Boe, a plant breeder, is the lead investigator on a grant of 324,336 dollars from the US Department of Energy channeled through the SDSU-based North Central Sun Grant Center.

Project goals include studying genetic variation and developing molecular markers in cup plant populations from the eastern Great Plains; developing new cultivars that can be grown in combination with other biomass crops; determining best practices such as seeding rate, row spacing, harvest timing and nutrient management so that producers will know how to grow the plant; determining life histories of insect pests; and determining biochemical composition.

According to Boe, cup plant, or Silphium perfoliatum, is a member of the sunflower family found in moist low ground in the eastern Great Plains, where it can grow more than 7 feet tall.

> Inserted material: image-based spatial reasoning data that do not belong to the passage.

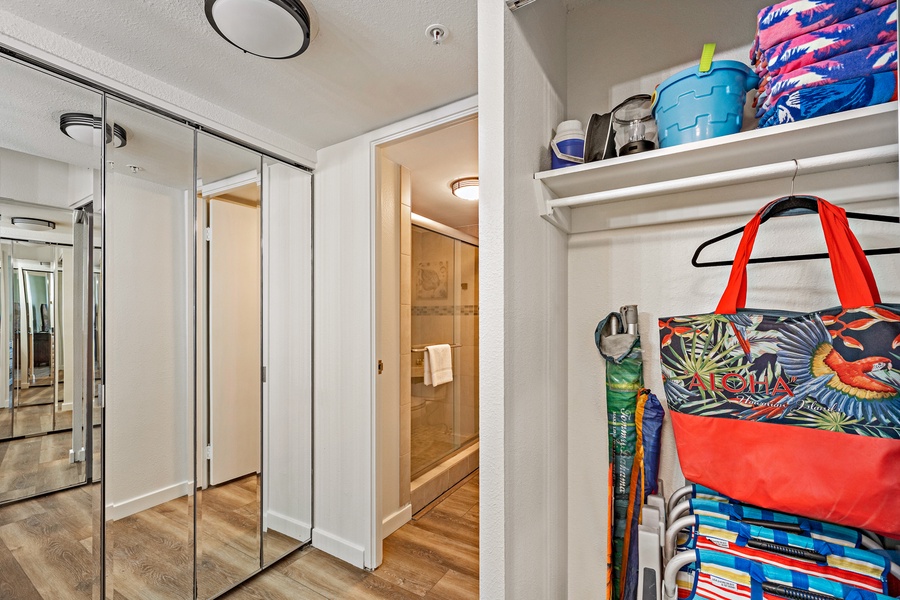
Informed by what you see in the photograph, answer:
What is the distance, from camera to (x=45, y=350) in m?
1.48

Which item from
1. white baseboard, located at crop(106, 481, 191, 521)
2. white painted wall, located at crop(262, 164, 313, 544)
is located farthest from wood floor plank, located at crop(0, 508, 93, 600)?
white painted wall, located at crop(262, 164, 313, 544)

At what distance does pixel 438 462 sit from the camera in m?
3.40

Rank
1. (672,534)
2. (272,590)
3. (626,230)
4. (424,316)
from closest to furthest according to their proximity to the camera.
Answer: (672,534), (626,230), (272,590), (424,316)

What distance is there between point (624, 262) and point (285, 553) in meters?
2.40

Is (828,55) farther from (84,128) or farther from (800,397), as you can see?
(84,128)

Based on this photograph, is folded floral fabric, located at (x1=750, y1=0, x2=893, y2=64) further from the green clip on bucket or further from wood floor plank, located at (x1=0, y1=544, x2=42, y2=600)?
wood floor plank, located at (x1=0, y1=544, x2=42, y2=600)

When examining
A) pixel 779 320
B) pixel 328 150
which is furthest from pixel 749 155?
pixel 328 150

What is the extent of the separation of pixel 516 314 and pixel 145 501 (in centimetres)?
188

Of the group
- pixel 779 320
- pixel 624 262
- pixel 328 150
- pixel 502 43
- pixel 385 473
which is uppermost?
pixel 328 150

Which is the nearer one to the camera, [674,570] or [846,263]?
[846,263]

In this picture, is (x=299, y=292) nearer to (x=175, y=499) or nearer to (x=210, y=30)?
(x=175, y=499)

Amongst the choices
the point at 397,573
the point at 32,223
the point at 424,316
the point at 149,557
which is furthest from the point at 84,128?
the point at 397,573

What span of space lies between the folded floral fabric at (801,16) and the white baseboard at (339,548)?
2682mm

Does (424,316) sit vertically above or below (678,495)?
above
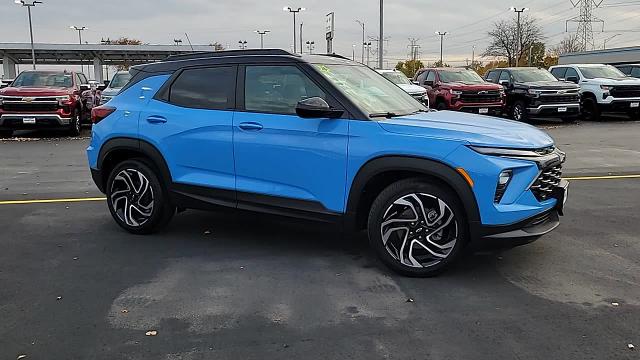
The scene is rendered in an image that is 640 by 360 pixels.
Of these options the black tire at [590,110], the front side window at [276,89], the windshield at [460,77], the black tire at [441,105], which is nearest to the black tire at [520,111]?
the windshield at [460,77]

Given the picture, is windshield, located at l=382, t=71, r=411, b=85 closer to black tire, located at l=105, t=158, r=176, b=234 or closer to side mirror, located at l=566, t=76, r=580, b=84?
side mirror, located at l=566, t=76, r=580, b=84

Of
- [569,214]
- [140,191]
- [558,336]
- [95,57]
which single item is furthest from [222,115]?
[95,57]

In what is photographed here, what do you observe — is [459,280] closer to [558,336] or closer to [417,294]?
[417,294]

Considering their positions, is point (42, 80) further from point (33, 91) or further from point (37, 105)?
point (37, 105)

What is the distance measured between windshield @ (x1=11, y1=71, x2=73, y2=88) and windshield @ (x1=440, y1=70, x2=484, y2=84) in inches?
462

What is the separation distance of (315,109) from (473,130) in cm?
123

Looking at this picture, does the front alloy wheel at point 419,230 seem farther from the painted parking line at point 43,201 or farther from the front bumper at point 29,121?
the front bumper at point 29,121

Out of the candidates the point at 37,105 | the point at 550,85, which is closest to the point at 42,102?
the point at 37,105

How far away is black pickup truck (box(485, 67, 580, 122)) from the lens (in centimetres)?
1802

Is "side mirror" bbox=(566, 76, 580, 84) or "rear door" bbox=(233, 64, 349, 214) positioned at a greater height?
"side mirror" bbox=(566, 76, 580, 84)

It has large seeds and good seedling vigor, and it yields a lot of biomass.

"It's conspicuous in the prairie as a very productive forb in a tallgrass prairie where you have your major grasses such as big bluestem, switchgrass and prairie cordgrass," Boe said.

"We haven't come up with too many things to grow with our grasses to add biodiversity to these biofuel mixtures that we're anticipating growing down the road. It's very compatible with such things as switchgrass and prairie cordgrass and big bluestem," he added.

Boe said that scientists don't envision planting entire fields of cup plant.

Instead, they view it as one in a mix of biomass species that would be seeded in zones best suited for them, just as in the original tallgrass prairie.

Cup plant is likely to increase biodiversity in a plant community because it attracts a variety of insects and even birds.